Klas Ewert Everwyn wurde 1930 in Köln geboren und lebte ab 1949 in Düsseldorf, wo er zunächst als Angestellter bei der Polizei arbeitete. Von 1956 bis 1971 war er städtischer Beamter in Neuss und leitete dort zehn Jahre lang das Sportamt. Danach stand er bis 1980 im Dienst des Landes Nordrhein-Westfalen. In dieser Zeit verkehrte er in Szenekneipen wie Fatty's Atelier und dem Sassafras, wo er auf Gleichgesinnte, unter anderem Mitglieder der Gruppe 61, traf. 1981 beendete er seine Beamtenlaufbahn und zog als freier Schriftsteller nach Monheim am Rhein. Sein wohl bekanntestes Werk ist Der Dormagener Störfall von 1996, erschienen 1983, in dem er von einem fiktiven Chemieunfall im Bayer-Werk erzählt, basierend jedoch auf einem tatsächlichen Vorfall. Der Konzern verklagte Everwyn mehrfach wegen Verleumdung und erwirkte, dass die ersten Auflagen des Buches nur mit Schwärzungen etlicher Passagen erscheinen durften. Klas Ewert Everwyn starb 2022 in seiner Wahlheimat Monheim. Gewohnt hatte er zuletzt in der Lindenstraße 11.

Leben und Werk

Klas Ewert Everwyn wurde 1930 als Sohn eines aus Ostfriesland stammenden Vaters (daher sein Name) in Köln geboren. Ab 1949 lebte er in Düsseldorf, arbeitete hauptberuflich in der öffentlichen Verwaltung und spielte als Amateur-Fußballer bei Fortuna Düsseldorf, begann aber schon früh mit seiner eigentlichen Berufung, dem Schreiben von Erzählungen, Romanen, Hörspielen und Jugendbüchern. Sein erster Roman, Die Leute vom Kral, erschien 1961, dem in rascher Folge drei weitere folgten: die Tetralogie Roman einer Landschaft (des Oberbergischen) nach William Faulkners Vorbild.

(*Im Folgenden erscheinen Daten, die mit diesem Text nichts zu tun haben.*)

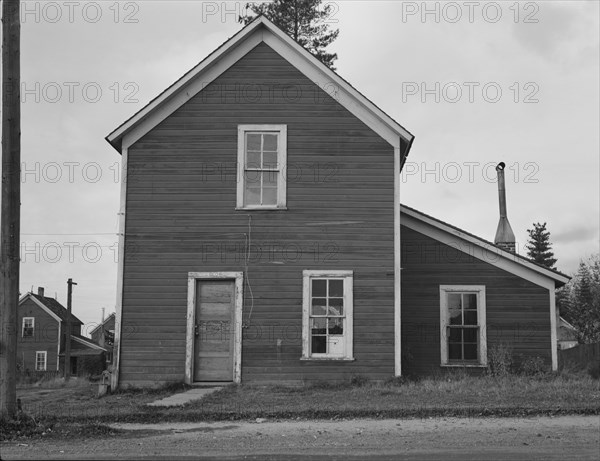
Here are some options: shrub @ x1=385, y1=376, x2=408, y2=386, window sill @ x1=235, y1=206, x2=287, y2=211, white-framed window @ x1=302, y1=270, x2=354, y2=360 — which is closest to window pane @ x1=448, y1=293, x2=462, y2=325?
shrub @ x1=385, y1=376, x2=408, y2=386

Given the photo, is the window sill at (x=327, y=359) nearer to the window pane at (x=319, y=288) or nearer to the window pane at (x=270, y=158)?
the window pane at (x=319, y=288)

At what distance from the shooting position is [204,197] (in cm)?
1766

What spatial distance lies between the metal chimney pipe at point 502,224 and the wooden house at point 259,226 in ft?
26.6

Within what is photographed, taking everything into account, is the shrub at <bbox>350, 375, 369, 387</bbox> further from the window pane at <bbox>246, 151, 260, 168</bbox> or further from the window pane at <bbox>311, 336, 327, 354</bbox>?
the window pane at <bbox>246, 151, 260, 168</bbox>

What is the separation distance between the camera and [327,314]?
17422 mm

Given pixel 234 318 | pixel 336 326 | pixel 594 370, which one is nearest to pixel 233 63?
pixel 234 318

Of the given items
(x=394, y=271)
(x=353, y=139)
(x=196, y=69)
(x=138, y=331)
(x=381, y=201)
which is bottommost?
(x=138, y=331)

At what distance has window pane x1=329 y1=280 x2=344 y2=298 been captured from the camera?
1745 centimetres

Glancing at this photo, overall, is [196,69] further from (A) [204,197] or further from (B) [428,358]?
(B) [428,358]

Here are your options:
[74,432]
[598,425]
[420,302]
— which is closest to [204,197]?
[420,302]

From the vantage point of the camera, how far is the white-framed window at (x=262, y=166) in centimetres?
1770

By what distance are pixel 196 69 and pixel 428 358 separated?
881 cm

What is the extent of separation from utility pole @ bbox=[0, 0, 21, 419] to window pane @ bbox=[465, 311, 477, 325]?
1132cm

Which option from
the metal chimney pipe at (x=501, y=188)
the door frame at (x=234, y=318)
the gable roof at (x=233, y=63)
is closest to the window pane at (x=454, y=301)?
the gable roof at (x=233, y=63)
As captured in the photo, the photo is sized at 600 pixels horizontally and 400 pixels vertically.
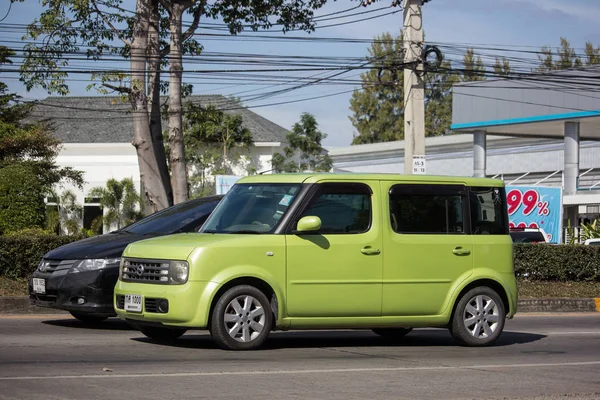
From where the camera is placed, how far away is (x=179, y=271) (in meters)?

1969 gründete er die Düsseldorfer Sektion des Verbands deutscher Schriftstellerinnen und Schriftsteller (VS). Everwyn widmete sich danach vermehrt der Arbeit an Hörspielen; von verschiedenen Rundfunkanstalten wurden insgesamt 17 davon realisiert. Sein Arbeitsgebiet verlagerte sich anschließend auf das Jugendbuch. Fremde Kaiser und kein Vaterland wurde 1986 mit dem Deutschen Jugendliteraturpreis sowie dem Preis der GEW ausgezeichnet und brachte ihm die Aufnahme in die Ehrenliste des Gustav-Heinemann-Friedenspreises ein. Er erhielt den Förderpreis des Landes NRW für Beschreibung eines Betriebsunfalls und den Dormagener Literaturpreis für Der Dormagener Störfall von 1996

Ab 1985, bereits in Monheim am Rhein wohnend, wandte sich Everwyn dem historischen Roman zu; zuletzt erschienen Die unerfüllten Wünsche des Kurfürsten Johann Wilhelm (2009), Deutzer Freiheit oder ein Offenbacher in der Unterwelt (2010), Immermanns Tafelrunde (2011) sowie Der Opfergang des Polizisten Franz Jürgens (2015), eine Novelle, die Diskussionen auslöste um die Frage, wie viel Freiheit sich ein literarisches Werk  bei der Ausgestaltung einer Person der Zeitgeschichte nehmen darf. Er schloss sein Werk ab mit der dokumentarischen Erzählung DONNERSTAGS bei Fatty, KARFREITAG zur Gruppe 61 (2016), ein Buch der Erinnerungen an die in der Düsseldorfer Künstlerkneipe und Malerpinte Fatty’s Atelier teils stammtischenden Schriftstellergruppierungen, namentlich u.a. an Ingrid Bachér, Dieter Forte, Max von der Grün, Rolf Bongs, Hans Peter Keller, die Gruppe 61 um Fritz Hüser und den legendären Verleger der Eremitenpresse V. O. Stomps

Michael Serrer, Leiter des Literaturbüros NRW, notierte in seinem Nachwort zum Ehrenwort-Auswahlband Schicksal eines Geschichtenerzählers, Everwyn zum 75. Geburtstag gewidmet: „Was wäre die rheinische Literatur ohne Klas Ewert Ewerwyn […] Er bezieht als Erzähler wie als Mitbürger immer wieder deutlich Position. Und so ist nicht nur seine Schaffenskraft legendär […]  sondern auch seine verbale Rauflust. Wenn er eine Sache für richtig erkennt, dann setzt er sich für sie ein, und dann will dieser Brausekopf mitunter nicht verstehen, dass andere anderer Meinung sind. Und doch hat sich Everwyn seit über 30 Jahren nicht für sich selbst, sondern für die gemeinsame Sache der Literatur eingesetzt“.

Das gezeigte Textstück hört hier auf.